Re: Future of English (was Re: Degrees of volition in active languages (was Re: Chevraqis: asketch)
From: | H. S. Teoh <hsteoh@...> |
Date: | Monday, August 14, 2000, 3:53 |
On Mon, Aug 14, 2000 at 07:33:15PM -0700, Jim Grossmann wrote:
> Hi, all,
>
> AFAIK, the idea that languages consistently evolve in the direction of
> greater overall simplicity is a myth.
>
> Languages do get simpler in certain ways, but these simplifications can give
> rise to new complexities.
[... lots of good stuff snipped]
> d) It's conceivable that a language could lose cases, whose functions
> would be delegated to adpositions, which in turn could be contracted to make
> them and their objects into single phonological words, which could then
> constitute nouns in a brand new set of cases.

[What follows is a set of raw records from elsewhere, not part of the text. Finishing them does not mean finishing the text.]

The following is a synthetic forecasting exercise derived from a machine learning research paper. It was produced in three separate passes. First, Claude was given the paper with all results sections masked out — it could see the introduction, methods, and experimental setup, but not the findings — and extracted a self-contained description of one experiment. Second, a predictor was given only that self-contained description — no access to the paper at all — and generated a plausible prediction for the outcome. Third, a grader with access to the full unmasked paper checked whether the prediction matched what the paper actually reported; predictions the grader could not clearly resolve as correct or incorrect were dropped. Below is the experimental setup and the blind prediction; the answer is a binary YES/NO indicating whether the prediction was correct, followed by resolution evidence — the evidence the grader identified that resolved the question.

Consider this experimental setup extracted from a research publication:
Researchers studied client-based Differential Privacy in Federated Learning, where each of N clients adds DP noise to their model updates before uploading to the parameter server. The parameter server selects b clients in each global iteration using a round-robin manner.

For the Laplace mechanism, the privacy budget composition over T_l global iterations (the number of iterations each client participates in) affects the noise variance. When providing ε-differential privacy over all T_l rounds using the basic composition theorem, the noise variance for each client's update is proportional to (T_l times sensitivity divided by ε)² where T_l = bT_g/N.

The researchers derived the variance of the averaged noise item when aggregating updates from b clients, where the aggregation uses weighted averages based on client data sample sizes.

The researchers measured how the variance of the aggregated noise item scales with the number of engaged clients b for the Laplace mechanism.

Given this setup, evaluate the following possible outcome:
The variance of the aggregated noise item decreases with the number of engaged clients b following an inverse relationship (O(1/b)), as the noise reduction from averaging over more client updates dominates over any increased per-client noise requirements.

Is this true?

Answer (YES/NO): NO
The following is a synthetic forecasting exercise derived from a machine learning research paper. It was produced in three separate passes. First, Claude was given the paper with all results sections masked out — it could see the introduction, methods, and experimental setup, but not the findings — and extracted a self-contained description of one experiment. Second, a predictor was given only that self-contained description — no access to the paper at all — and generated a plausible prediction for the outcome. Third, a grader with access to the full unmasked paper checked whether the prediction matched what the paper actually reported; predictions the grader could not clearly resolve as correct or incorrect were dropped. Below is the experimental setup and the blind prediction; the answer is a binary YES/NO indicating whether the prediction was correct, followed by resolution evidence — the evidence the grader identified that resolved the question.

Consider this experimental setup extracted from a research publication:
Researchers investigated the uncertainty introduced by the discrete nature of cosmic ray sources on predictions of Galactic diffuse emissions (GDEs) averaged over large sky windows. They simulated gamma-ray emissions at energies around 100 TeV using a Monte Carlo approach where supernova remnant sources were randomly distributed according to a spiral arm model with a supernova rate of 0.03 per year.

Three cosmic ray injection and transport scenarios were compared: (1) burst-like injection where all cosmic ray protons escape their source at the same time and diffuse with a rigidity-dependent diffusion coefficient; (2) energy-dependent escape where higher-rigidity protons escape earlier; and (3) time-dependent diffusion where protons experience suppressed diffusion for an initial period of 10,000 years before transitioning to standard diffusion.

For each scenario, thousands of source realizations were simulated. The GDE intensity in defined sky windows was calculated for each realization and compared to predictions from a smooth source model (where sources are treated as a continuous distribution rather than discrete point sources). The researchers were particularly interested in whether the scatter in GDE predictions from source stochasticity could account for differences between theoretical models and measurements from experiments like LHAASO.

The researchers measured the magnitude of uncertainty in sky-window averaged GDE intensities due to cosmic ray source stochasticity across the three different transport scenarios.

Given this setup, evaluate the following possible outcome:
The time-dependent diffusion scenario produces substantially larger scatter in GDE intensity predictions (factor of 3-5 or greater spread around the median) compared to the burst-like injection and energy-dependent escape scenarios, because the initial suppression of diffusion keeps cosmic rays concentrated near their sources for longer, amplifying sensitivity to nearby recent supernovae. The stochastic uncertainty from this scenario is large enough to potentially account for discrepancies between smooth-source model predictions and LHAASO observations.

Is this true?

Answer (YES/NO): YES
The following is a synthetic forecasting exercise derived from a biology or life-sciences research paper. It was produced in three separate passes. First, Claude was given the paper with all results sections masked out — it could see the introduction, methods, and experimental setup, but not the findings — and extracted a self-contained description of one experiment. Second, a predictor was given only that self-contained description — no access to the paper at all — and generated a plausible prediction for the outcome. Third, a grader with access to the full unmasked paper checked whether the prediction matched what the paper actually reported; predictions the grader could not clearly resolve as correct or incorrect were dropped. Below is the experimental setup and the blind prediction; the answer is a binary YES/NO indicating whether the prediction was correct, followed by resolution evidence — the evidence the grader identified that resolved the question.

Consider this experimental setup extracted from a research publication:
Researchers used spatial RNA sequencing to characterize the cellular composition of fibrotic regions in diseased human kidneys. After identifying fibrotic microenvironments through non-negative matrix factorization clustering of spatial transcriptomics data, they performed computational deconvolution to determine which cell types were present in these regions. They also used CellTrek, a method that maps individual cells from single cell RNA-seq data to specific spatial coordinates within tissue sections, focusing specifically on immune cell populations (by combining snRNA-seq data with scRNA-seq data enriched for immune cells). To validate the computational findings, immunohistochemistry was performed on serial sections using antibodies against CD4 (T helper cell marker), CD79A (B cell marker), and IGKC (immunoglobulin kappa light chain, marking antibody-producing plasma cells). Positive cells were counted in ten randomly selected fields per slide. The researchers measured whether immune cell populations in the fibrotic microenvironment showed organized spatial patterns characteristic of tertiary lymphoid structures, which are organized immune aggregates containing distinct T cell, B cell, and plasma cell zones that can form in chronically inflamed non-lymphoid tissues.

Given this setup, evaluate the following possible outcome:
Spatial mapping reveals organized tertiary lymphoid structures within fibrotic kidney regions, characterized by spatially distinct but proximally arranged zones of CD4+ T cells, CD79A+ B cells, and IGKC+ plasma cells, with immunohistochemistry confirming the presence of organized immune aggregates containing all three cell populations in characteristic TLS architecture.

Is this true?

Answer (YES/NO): NO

Cool idea! So I guess you're saying that languages are in some way cycling
between being more inflected and more analytic. I like that concept...
it's like the language is constantly "renewing" itself -- case endings
drop when common usage "wears off" the more obsolete forms, but after a
while, patterns such as common phrases start getting used so much they
become treated like a unit, and hence become a new set of inflections.
I think this is what I'll do with my conlang, which is supposed to be an
ancestor conlang. I've sketched out a long history for the universe of the
conlang, with vastly different eras. I think it'll be neat to have the
language and its various dialects mutate in similar ways: each era has a
different cultural focus; so the language should mold accordingly. Cool.